Effects of focused ion beam induced damage on the plasticity of micropillars

The hardening effects of focused ion beam (FIB) induced damage produced during the fabrication of micropillars are examined by introducing a surface layer of nanosized obstacles into a dislocation dynamics simulation. The influence of the depth and strength of the obstacles as a function of pillar diameter is assessed parametrically. We show that for a selected set of sample sizes between 0.5 and $1.0\mu \text{m}$, the flow strength can increase by $10–20\%$, for an obstacle strength of 750 MPa, and damage depth of 100 nm. On the other hand, for sizes larger and smaller than this range, the effect of damage is negligible.
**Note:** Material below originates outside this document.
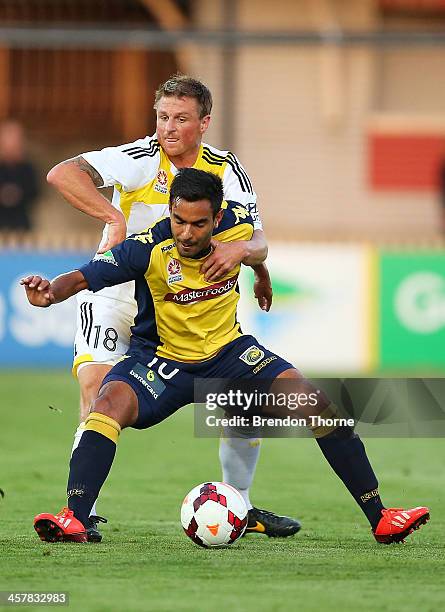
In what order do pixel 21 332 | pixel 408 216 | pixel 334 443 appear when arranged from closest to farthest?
1. pixel 334 443
2. pixel 21 332
3. pixel 408 216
Results show that the obstacles formed during the FIB milling may be expected to alter the microstructure of micropillars, however, they have a negligible effect on the observed size-strength scaling laws.

Figure 1

(Color online) Microstructure of a $D=0.75\mu \text{m}$ micropillar at 0.17% strain. (a) No damage layer. (b) Damage layer depth $t=100\text{nm}$ and precipitate strength of ${\sigma }_p=750\text{MPa}$ is used. The precipitates are not plotted for clarity. The numbers encircled reference the same dislocations in both simulations.

Figure 2

(Color online) Dislocation density versus strain for a $D=0.75\mu \text{m}$ micropillar having two precipitate strengths: (a) ${\sigma }_p=500\text{MPa}$ and (b) ${\sigma }_p=750\text{MPa}$. Both cases produce an initial increase in dislocation density, however this density persists into the steady-state regime for the larger precipitate strength.

Figure 3

(Color online) The average percentage change in the computed flow strength, for different micropillar sizes and precipitate layer depth. (a) ${\sigma }_p=500\text{MPa}$; (b) ${\sigma }_p=750\text{MPa}$. The error bars are the standard deviation of the simulated results from the average and the solid lines represent the best fit for each damage depth.

Figure 4

(Color online) A comparison of the flow strength at 0.5% strain versus micropillar size, showing results from simulations with no damage layer (Ref. 25), and the current simulation results with a layer of precipitates having strength 500 and 750 MPa. Results for all three layer depths are included.